# Saved data entries
----

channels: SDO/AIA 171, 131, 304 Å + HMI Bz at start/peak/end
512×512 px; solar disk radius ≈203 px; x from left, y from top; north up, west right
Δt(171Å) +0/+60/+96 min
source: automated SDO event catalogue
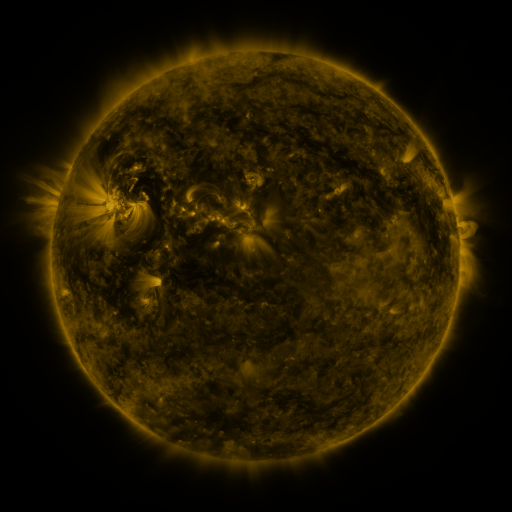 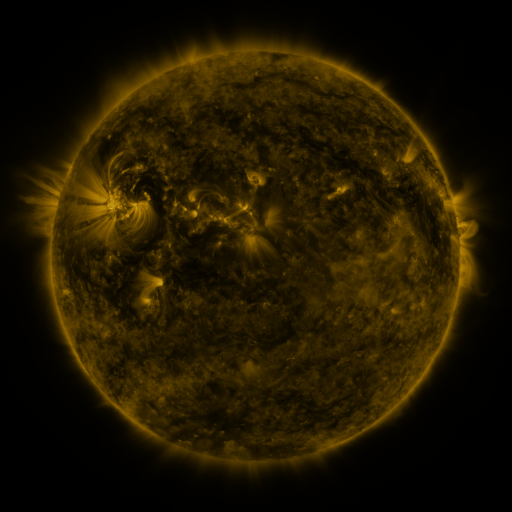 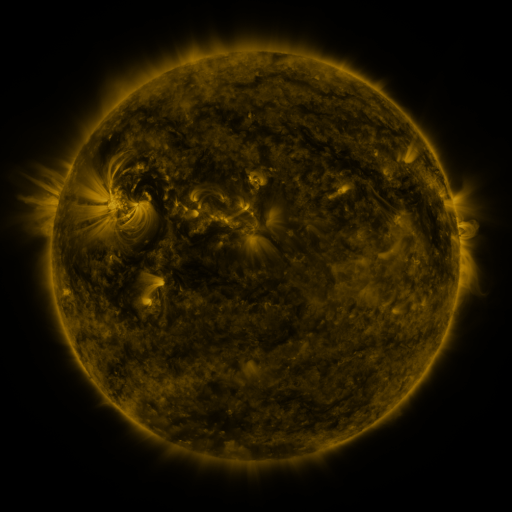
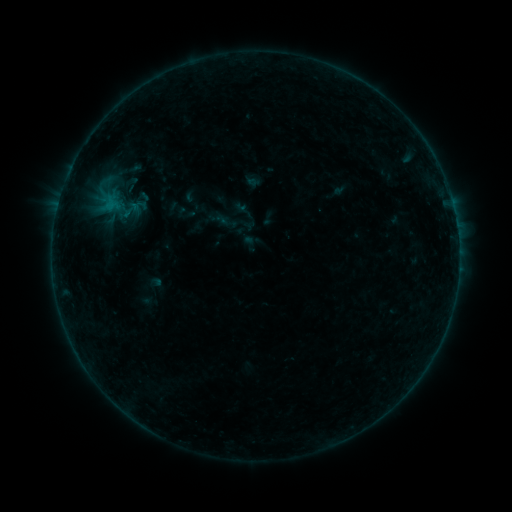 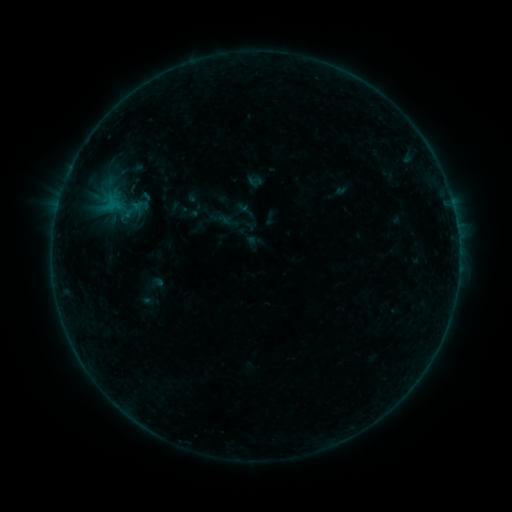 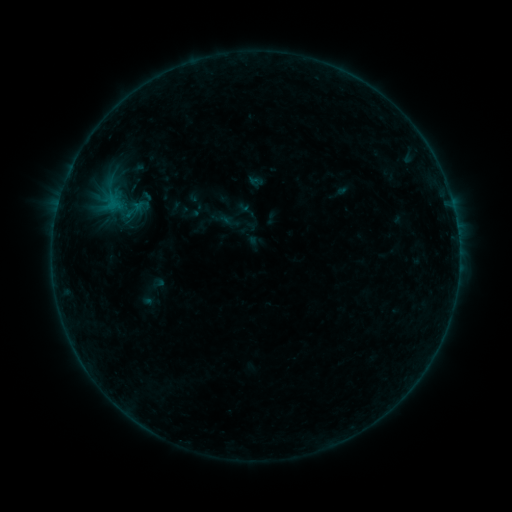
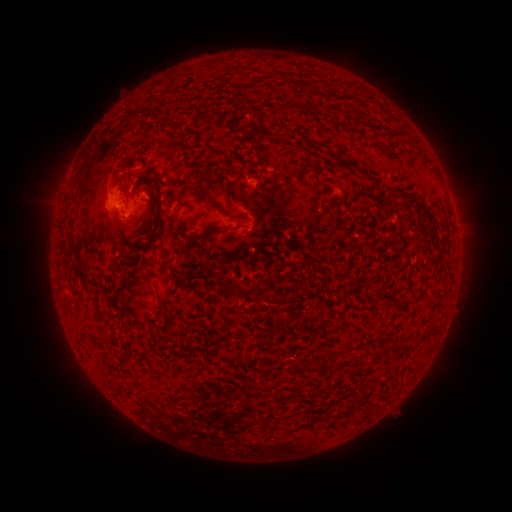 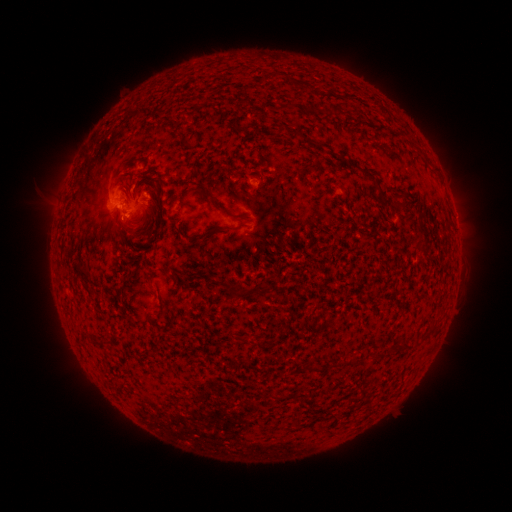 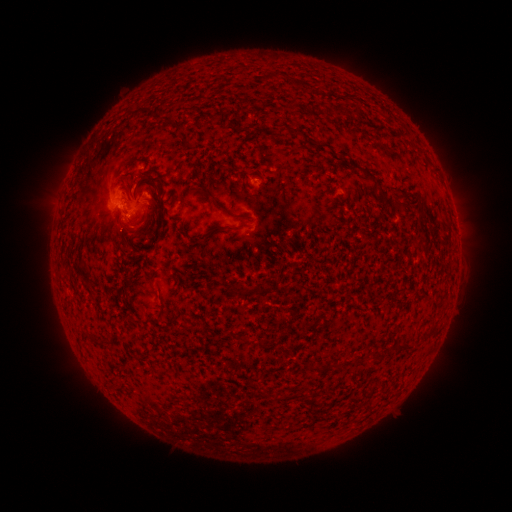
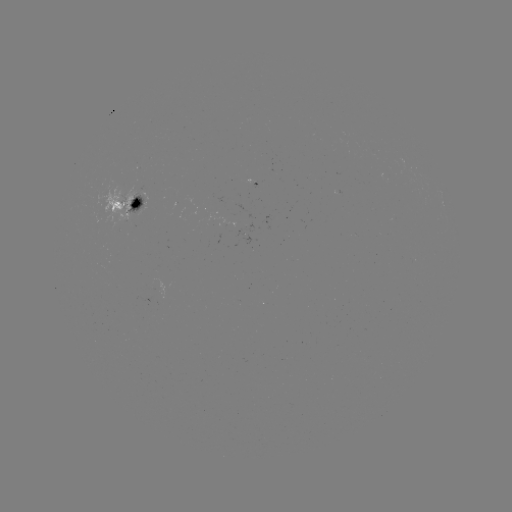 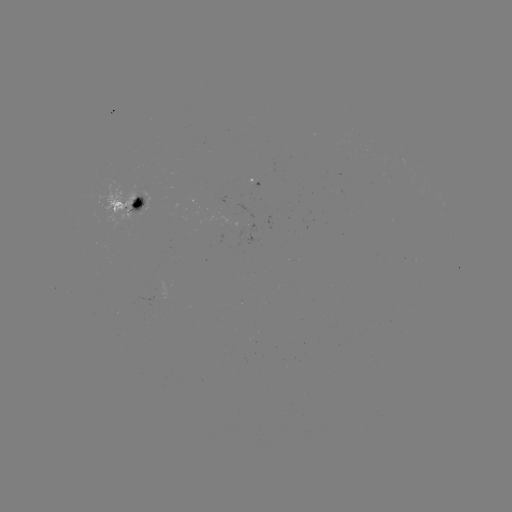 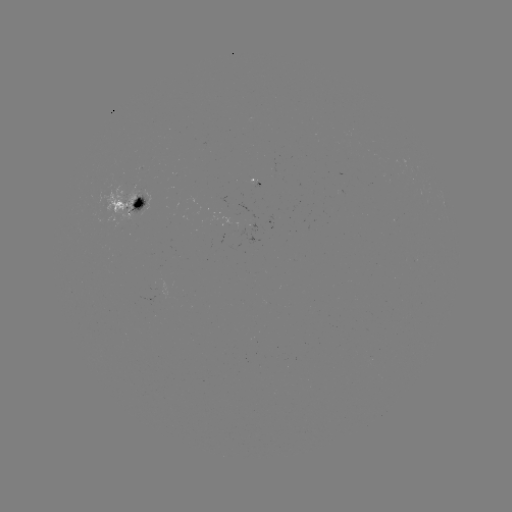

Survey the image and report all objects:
emerging-flux region: (142, 195)
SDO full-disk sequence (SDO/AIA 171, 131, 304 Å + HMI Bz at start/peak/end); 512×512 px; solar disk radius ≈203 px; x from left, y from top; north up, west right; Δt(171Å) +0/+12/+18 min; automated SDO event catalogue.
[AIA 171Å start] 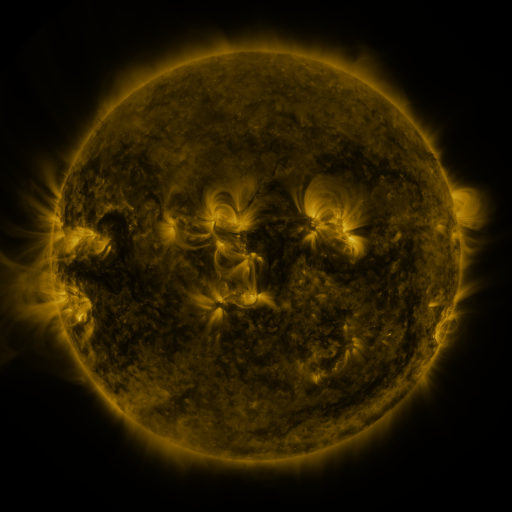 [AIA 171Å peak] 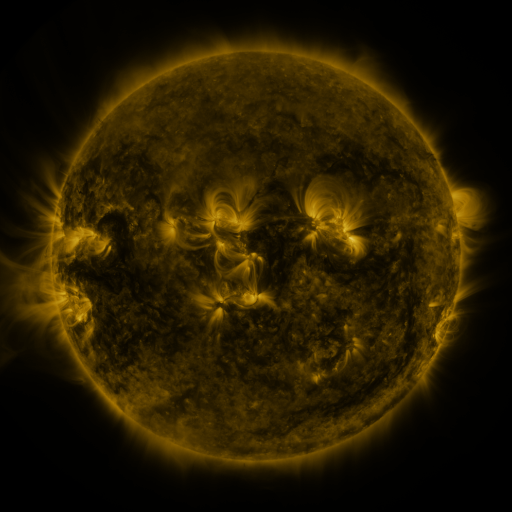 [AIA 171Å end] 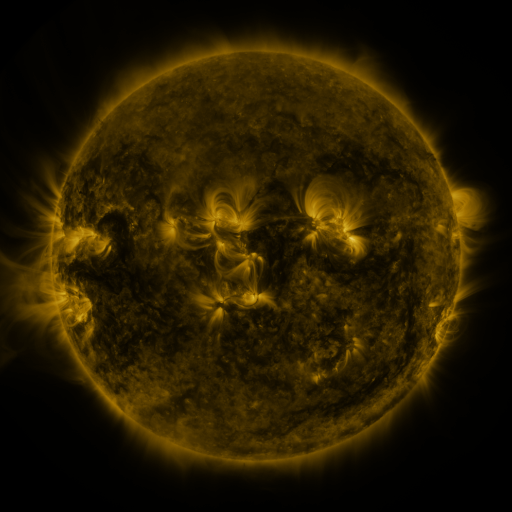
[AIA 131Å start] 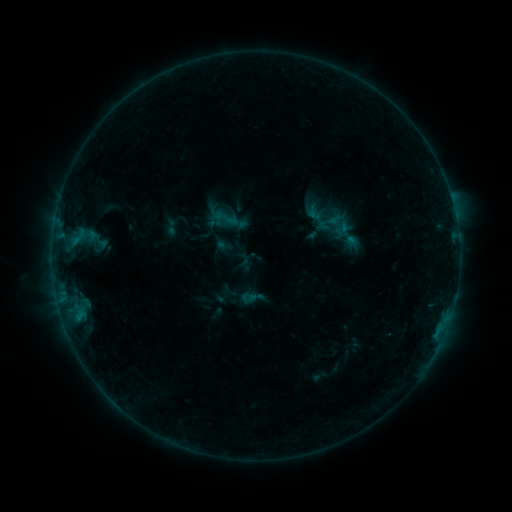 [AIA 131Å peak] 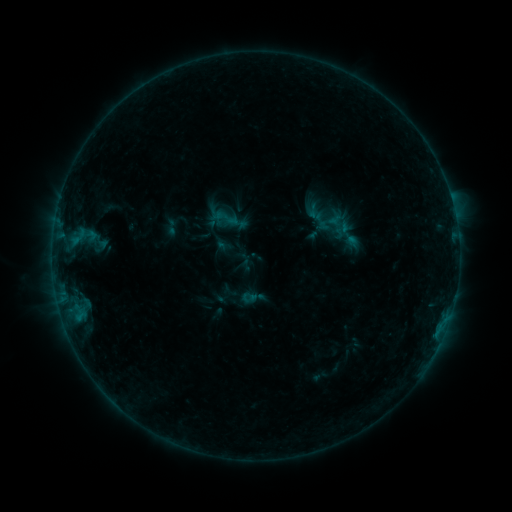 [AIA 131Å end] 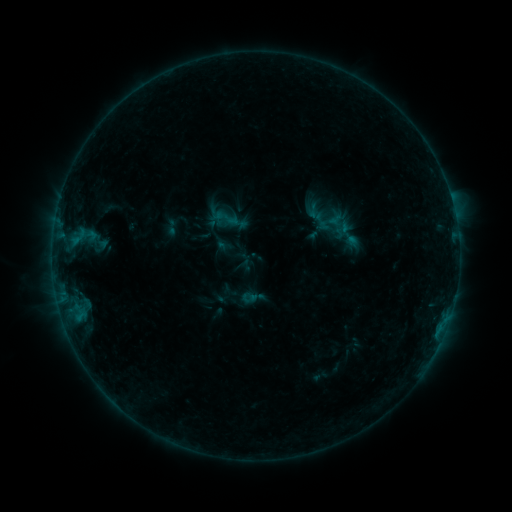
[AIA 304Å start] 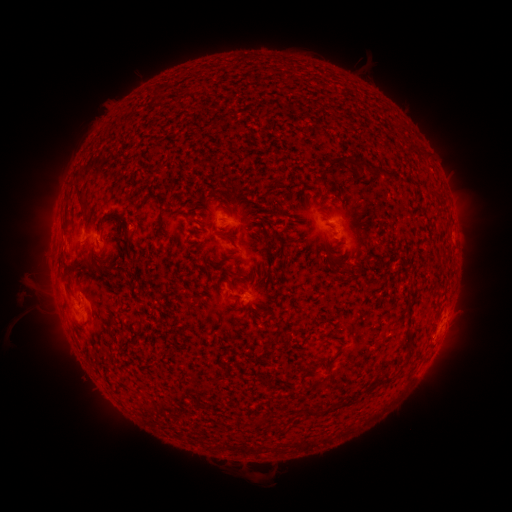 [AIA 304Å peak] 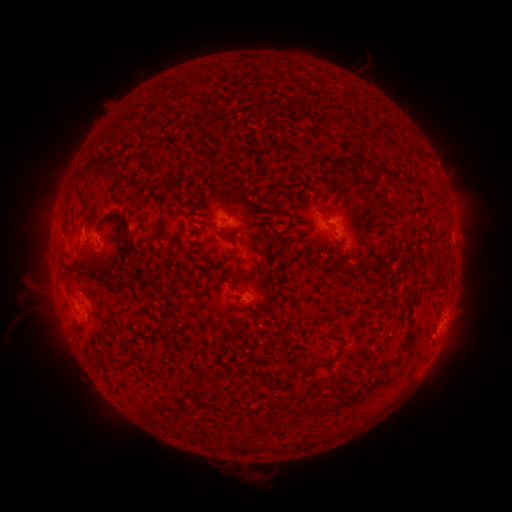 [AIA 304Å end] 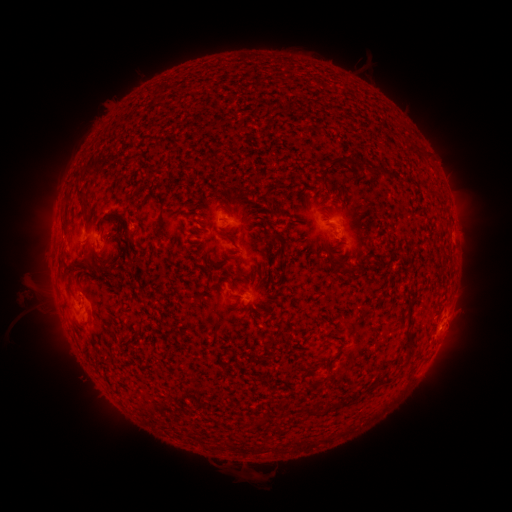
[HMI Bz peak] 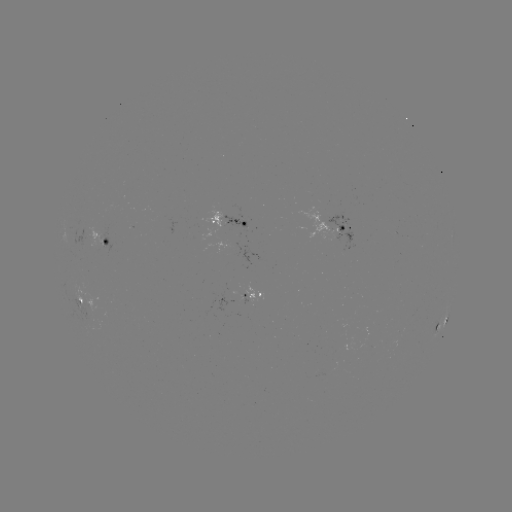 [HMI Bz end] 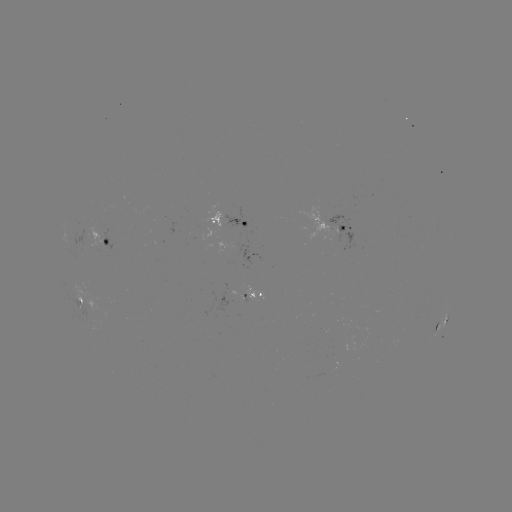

nothing was catalogued: no classed flare, no EUV trigger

----

# WHAT IS ASKED
Pick out each line of the items that contains the word "north" and copy those lines in full, treating uppercase and lowercase letters as different.

# REPLY
512×512 px; solar disk radius ≈203 px; x from left, y from top; north up, west right
SDO full-disk sequence (SDO/AIA 171, 131, 304 Å + HMI Bz at start/peak/end); 512×512 px; solar disk radius ≈203 px; x from left, y from top; north up, west right; Δt(171Å) +0/+12/+18 min; automated SDO event catalogue.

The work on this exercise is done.